====== DOCUMENT TEXT

The entry of W. E. B. Du Bois (1868–1963) into the sociological canon is especially important not only because he centered race in his analysis, not only because he had a global and historical vision, not only because he embarked from lived experience, not only because he was acutely aware of his own place in the world he studied, but also because he uniquely represented all four types of sociology. He circulated restlessly between academic and public worlds, and though he made great contributions to professional knowledge, he never lost sight of the critical sociology that drove it. His research led him to policy advocacy and an array of public interventions that made him unique among sociologists of the twentieth century. He was the greatest public sociologist of the twentieth century. Of all the sociologists, Du Bois was the most sensitive to the antagonistic interdependence among professional, policy, public, and critical sociologies, themselves suspended between utopian imagination and anti-utopian science. He becomes, therefore, the inspiration for a renewal of sociology that is in danger of losing its bearings in the welter of neoliberalism and the centrifugal forces at work within the division of disciplinary labor.

1
Theory
Utopia and Anti-Utopia

As a science sociology is unusual in that it refuses to forget its founders. How is it that we continue to draw inspiration from three European men – Marx, Weber, and Durkheim – from the nineteenth century? From the standpoint of the present they have their inevitable blind spots: a limited focus on questions of race and gender; an often naïve belief in science; and a Eurocentric outlook on the world. They were very much a product of their era and its assumptions.
Indeed, Raewyn Connell (1997) has argued that these so-called classical sociologists had a limited vision of their own times and were arbitrarily chosen after World War II to represent the canon. Upon their shoulders rests the edifice of modern sociology, thereby eclipsing the contributions of a myriad social thinkers from outside Europe. Whereas sister-disciplines like anthropology, economics, and political science have reduced their founders to mere historical interest, Marx, Weber, and Durkheim hang on as obligatory but also inspirational reference points for sociology. Prominent contemporaries, Pierre Bourdieu or Jürgen Habermas, built their social theory on the basis of the same founding figures, implicitly in the case of the first and explicitly in the case of the second. Attempts at building alternative foundations, such as James Coleman’s rational choice theory, never made much headway or gained many adherents.
There is, however, one candidate with irrefutable credentials, around whom it is possible to reconstruct the canon – W. E. B. Du Bois. An African American born ten years after Durkheim and four years after Weber, he is of their generation but outlived them by nearly half a century. Educated at Fisk, Harvard, and the University of Berlin, Du Bois pioneered urban sociology at Atlanta University before launching into a public career as a founder of the National Association for the Advancement of Colored People (NAACP), editor of The Crisis magazine, and organizer of Pan-Africanism. In 1934 he returned to Atlanta University to complete his extraordinary history of the Civil War and Reconstruction. As he became ever more hostile to the US state that persecuted him, he moved further leftwards, endorsing the socialist vision represented by the Soviet Union and “Communist” China, and ending his life in newly independent Ghana. As a novelist and poet (Du Bois 1911, 1928) he gave sociological theory a uniquely utopian twist that imagined the transcendence of racial and gender domination as well as class exploitation, an optimism always qualified by an anti-utopian science that tragically spelled out the limits of social transformation.

============
====== DATASET

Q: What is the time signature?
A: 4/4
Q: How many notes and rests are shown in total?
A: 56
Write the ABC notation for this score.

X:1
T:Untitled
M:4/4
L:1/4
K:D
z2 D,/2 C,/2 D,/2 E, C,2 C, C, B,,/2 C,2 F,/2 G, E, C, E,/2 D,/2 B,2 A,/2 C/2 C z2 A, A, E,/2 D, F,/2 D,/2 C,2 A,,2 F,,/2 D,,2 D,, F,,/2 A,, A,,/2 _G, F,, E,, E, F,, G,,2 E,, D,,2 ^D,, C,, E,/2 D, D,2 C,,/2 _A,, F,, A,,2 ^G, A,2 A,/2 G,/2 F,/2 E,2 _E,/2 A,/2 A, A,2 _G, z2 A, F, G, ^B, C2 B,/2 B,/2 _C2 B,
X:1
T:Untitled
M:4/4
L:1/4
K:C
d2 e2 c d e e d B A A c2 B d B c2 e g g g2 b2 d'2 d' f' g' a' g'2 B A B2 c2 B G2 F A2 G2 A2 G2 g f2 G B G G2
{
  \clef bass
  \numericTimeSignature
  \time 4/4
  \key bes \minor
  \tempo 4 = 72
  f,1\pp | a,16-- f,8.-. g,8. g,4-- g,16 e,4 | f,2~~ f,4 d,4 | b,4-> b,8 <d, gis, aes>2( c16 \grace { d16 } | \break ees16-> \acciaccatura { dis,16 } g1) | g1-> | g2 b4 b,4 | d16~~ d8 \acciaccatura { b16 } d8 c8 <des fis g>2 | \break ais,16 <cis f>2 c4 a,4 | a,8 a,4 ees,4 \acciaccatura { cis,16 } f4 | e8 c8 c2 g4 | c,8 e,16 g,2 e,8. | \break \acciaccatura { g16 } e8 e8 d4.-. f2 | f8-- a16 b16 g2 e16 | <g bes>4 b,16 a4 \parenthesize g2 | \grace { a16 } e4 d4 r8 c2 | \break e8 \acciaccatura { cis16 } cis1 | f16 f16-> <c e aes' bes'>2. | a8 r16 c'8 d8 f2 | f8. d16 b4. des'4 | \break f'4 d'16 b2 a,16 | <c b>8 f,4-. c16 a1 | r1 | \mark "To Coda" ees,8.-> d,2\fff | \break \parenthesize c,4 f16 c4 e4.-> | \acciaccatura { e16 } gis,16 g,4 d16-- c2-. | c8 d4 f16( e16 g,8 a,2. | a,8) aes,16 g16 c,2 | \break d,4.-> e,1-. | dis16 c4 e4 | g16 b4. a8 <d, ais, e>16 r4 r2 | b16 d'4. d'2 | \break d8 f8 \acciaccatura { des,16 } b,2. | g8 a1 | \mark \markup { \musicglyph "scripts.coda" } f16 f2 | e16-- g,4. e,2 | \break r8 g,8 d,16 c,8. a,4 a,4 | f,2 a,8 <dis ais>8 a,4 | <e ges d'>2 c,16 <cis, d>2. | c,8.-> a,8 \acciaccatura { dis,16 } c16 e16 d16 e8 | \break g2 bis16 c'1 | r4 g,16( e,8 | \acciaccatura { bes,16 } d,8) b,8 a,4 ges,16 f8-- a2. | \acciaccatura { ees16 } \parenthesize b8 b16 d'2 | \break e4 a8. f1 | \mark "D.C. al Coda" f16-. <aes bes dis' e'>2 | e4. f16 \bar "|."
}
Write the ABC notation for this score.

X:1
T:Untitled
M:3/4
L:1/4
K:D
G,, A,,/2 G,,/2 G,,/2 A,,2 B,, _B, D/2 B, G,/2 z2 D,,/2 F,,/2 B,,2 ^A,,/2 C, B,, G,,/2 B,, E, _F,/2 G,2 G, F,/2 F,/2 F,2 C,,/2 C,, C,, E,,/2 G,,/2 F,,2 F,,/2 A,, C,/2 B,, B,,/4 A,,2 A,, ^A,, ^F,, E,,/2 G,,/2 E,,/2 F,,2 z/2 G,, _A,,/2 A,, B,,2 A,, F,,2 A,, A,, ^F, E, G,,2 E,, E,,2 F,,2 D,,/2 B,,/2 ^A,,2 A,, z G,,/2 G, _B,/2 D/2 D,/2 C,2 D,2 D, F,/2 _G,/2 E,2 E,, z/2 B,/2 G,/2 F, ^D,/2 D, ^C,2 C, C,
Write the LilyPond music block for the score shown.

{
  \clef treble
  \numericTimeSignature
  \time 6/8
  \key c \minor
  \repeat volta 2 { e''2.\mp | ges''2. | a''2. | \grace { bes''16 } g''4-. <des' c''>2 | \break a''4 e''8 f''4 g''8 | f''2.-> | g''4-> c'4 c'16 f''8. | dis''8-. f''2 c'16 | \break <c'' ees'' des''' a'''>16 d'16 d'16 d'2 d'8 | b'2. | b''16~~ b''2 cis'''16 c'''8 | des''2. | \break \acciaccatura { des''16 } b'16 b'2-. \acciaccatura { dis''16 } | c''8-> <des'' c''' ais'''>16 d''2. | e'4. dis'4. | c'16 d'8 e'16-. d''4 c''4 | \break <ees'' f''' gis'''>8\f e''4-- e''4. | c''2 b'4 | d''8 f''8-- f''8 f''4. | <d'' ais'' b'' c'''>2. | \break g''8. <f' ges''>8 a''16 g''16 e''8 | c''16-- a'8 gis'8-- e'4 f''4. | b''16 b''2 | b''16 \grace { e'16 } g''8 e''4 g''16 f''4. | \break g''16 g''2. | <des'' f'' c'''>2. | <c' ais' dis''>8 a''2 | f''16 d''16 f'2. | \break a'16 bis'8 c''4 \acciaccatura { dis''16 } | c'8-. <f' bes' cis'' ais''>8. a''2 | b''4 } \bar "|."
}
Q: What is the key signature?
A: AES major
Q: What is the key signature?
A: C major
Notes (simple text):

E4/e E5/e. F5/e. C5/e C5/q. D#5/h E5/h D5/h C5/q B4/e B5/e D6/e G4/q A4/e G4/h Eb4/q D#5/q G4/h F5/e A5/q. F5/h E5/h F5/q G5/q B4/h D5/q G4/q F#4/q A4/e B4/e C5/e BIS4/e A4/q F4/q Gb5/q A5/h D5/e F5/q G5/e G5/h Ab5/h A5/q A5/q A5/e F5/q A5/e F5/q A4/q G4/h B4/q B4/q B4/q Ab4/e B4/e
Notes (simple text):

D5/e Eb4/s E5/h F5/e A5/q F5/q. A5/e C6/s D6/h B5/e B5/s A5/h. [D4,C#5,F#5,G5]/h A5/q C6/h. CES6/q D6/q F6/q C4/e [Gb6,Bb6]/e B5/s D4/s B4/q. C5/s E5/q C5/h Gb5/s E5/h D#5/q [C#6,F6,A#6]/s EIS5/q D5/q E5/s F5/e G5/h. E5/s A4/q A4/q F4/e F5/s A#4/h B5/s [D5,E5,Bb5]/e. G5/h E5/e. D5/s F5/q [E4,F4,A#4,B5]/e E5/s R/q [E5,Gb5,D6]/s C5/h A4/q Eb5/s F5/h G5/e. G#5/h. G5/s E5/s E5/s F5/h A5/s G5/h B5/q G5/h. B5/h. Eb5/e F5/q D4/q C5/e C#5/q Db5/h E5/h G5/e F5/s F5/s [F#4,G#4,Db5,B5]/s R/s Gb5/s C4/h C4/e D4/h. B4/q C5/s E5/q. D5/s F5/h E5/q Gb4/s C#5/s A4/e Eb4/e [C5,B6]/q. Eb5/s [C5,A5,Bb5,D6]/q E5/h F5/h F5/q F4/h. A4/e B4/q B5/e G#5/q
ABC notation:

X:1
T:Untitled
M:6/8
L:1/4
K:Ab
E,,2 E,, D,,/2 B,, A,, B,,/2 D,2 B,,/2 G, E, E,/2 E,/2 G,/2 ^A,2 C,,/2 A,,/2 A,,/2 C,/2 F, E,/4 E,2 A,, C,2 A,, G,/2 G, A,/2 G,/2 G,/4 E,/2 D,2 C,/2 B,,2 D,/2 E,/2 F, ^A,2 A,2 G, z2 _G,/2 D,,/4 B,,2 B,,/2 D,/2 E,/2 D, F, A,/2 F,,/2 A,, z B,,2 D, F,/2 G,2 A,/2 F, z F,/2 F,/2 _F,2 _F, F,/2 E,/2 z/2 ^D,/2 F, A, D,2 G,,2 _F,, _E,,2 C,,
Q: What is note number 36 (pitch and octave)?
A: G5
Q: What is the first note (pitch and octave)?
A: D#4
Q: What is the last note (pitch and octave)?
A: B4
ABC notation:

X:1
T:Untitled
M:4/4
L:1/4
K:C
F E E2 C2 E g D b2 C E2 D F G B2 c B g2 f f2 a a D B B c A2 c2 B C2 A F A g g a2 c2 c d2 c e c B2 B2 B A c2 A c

============

WRITTEN INSTRUCTION
Write the next part of the passage on W. E. B. Du Bois and the sociological canon, picking up after its last sentence. The rows have no connection to the passage on W. E. B. Du Bois.

REPLY
Changing the canon is not simply a matter of adding him to or replacing Marx, Weber, and Durkheim. A canon is always more than the sum of its parts. It refers to a configuration of relations among its members. Du Bois’s historically rooted, engaged sociology calls for a reconfiguration of the canon, foregrounding its public and critical dimensions, advancing the duality of utopian imagination and anti-utopian science. I start with the continuing significance of the relations among Marx, Weber, and Durkheim, before pointing to a new canon that incorporates Du Bois’s publicly engaged and historically embedded sociology.

The Canon That Was

In whatever ways they may be seen as a product of their times, the founders also rose above their times to speak to the abiding problems of modern society. Marx, Weber, and Durkheim are exemplary not only for their insights into the social world, not only for the methods they used to explore that world, but also for the distinctive way they upheld a science rooted in values. Each managed to establish social constraints – that is, they were anti-utopian, opposing the optimism that anything was possible – but at the same time, they sought to bring the world under human guidance, opposing the pessimistic view that what exists is natural and inevitable. Their sociology was many things, not least a dialogue between its utopian and anti-utopian impulses.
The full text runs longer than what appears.